World-first birth for mother with rare disability that means she regularly breaks bones | UK News

A mother with a condition so rare that just 50 people worldwide have it has given birth in what it believed to be a world-first.

Hira Ahmad, from Wandsworth in London, has Bruck syndrome, which means she has brittle bones, restricted growth and uses a wheelchair.

The 28-year-old, who grew up breaking bones so regularly, she was taken to a hospital every three months, told the PA news agency she wanted to share her story to inspire other mothers with physical disabilities.

She said: “People doubt on you… they will say ‘you won’t be able to have a baby, it’ll be very difficult for you’.

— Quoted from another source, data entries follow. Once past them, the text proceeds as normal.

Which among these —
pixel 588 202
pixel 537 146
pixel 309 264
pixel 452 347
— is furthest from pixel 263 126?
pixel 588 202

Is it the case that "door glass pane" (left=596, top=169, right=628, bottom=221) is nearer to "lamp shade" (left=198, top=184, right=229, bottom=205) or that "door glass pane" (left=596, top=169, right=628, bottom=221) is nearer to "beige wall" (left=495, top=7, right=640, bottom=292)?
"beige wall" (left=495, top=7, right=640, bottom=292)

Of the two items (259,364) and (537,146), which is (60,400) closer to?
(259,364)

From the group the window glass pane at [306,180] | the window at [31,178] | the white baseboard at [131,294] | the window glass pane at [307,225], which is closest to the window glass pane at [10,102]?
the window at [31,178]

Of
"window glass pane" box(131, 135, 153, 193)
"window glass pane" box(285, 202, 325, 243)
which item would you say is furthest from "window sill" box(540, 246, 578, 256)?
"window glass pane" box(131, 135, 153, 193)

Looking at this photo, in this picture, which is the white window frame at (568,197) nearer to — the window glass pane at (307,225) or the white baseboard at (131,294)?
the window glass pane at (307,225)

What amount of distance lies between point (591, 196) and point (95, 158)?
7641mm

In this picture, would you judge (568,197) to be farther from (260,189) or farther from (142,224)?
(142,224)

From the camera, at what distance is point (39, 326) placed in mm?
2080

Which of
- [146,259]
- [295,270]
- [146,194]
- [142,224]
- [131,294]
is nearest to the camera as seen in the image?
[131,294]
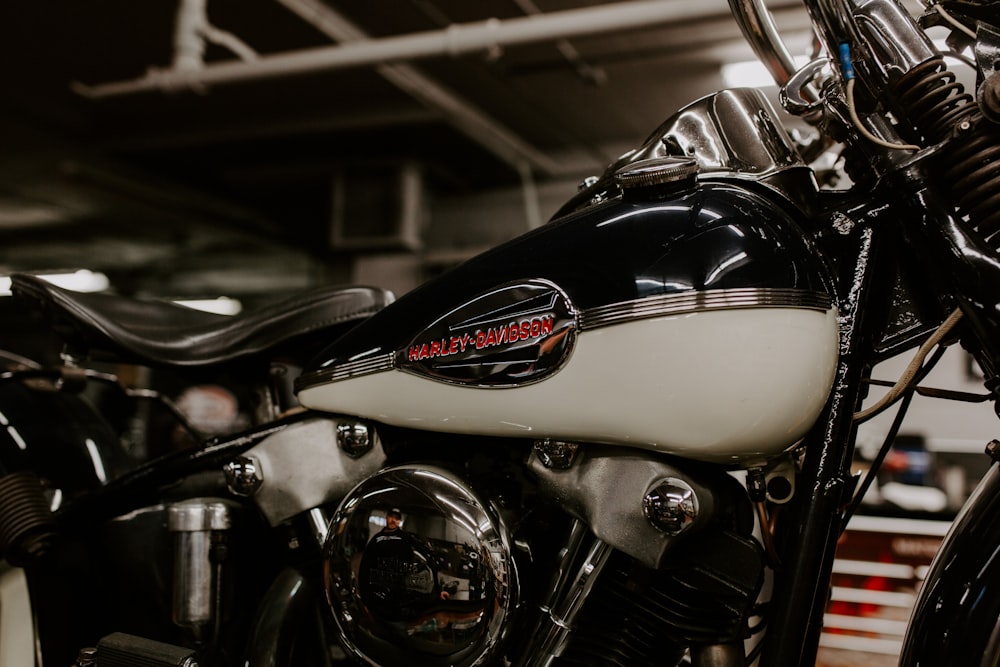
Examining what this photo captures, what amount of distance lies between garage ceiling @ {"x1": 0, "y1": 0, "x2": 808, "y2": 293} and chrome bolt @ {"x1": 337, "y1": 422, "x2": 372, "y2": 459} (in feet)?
7.20

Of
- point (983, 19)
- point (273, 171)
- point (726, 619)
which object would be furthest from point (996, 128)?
point (273, 171)

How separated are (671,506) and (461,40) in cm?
264

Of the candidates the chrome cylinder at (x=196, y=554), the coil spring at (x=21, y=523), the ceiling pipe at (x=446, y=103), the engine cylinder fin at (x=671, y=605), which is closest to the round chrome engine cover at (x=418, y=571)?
the engine cylinder fin at (x=671, y=605)

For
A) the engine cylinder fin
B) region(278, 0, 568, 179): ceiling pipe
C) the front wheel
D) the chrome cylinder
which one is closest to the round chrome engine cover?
the engine cylinder fin

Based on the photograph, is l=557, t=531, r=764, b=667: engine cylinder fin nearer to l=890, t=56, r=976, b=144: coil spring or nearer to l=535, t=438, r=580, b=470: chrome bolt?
l=535, t=438, r=580, b=470: chrome bolt

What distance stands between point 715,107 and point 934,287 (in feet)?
1.05

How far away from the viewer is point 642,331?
0.81 metres

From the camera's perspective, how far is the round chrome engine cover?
34.4 inches

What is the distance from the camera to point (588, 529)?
89cm

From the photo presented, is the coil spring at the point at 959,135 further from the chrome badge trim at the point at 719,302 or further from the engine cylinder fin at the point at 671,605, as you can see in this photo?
the engine cylinder fin at the point at 671,605

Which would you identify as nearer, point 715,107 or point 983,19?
→ point 983,19

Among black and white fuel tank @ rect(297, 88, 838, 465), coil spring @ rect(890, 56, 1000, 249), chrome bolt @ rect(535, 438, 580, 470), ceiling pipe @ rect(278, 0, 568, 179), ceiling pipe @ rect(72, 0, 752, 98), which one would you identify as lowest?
chrome bolt @ rect(535, 438, 580, 470)

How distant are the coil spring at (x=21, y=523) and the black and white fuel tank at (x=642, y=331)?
65 centimetres

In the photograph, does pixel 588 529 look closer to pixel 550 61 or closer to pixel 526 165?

“But I just want to put out there that no matter what, don’t lose your hope.

“I want my baby girl to go out there and explain to people that my mum is someone who had Bruck Syndrome and is a wheelchair user full time, she’s got brittle bones, but she still managed to deliver me in the safest way.

“I want her to look up to me and have that inspiration from her mother.”

Mrs Ahmad, an insurance officer at Wandsworth Council, had foetal testing to check if her daughter Dua would also have brittle bone disease.

She said when doctors told her the baby would not inherit the condition “I had tears of happiness in my eyes”.

 Hira Ahmad with her daughter Dua. Mrs Ahmad

Doctors ran a simulated theatre trial before the birth to investigate how Mrs Ahmad should position herself during the birth to avoid breaking any bones.

Due to previous surgery for scoliosis, which involved a metal rod being used to straighten her spine to alleviate pressure on her heart, she gave birth via C-section under general anaesthetic.

Mrs Ahmed went into labour unexpectedly early at 36 weeks, but after being rushed to hospital the birth was a success and Dua was born without complications at St George’s Hospital in London on 29 January 2022.

Dua Ahmad
Don’t lose hope, says disabled mother after world-first birth

Caring for a newborn had been tough, she said.

“In the beginning it was very difficult… holding a tiny baby and pushing yourself in a wheelchair from one room to the other,” she said.

“I couldn’t do it on my own of course… I have to have my husband’s help or my mum’s help always around me for me to be able to cater to her needs.”

Ather Amin and Hira Ahmad with their daughter Dua
Ather Amin and Hira Ahmad with their daughter Dua

Mrs Ahmad said she always had “hope” she would be able to have a child after a doctor told her aged 12 she would be able to get pregnant, but she knew it would be difficult.

She said she wants to have more children.

“Maybe when Dua is at an age where we can manage her, maybe later on in life,” she said.

“I really want to, but I’ll have to look at my health at that time and make the decision later on.”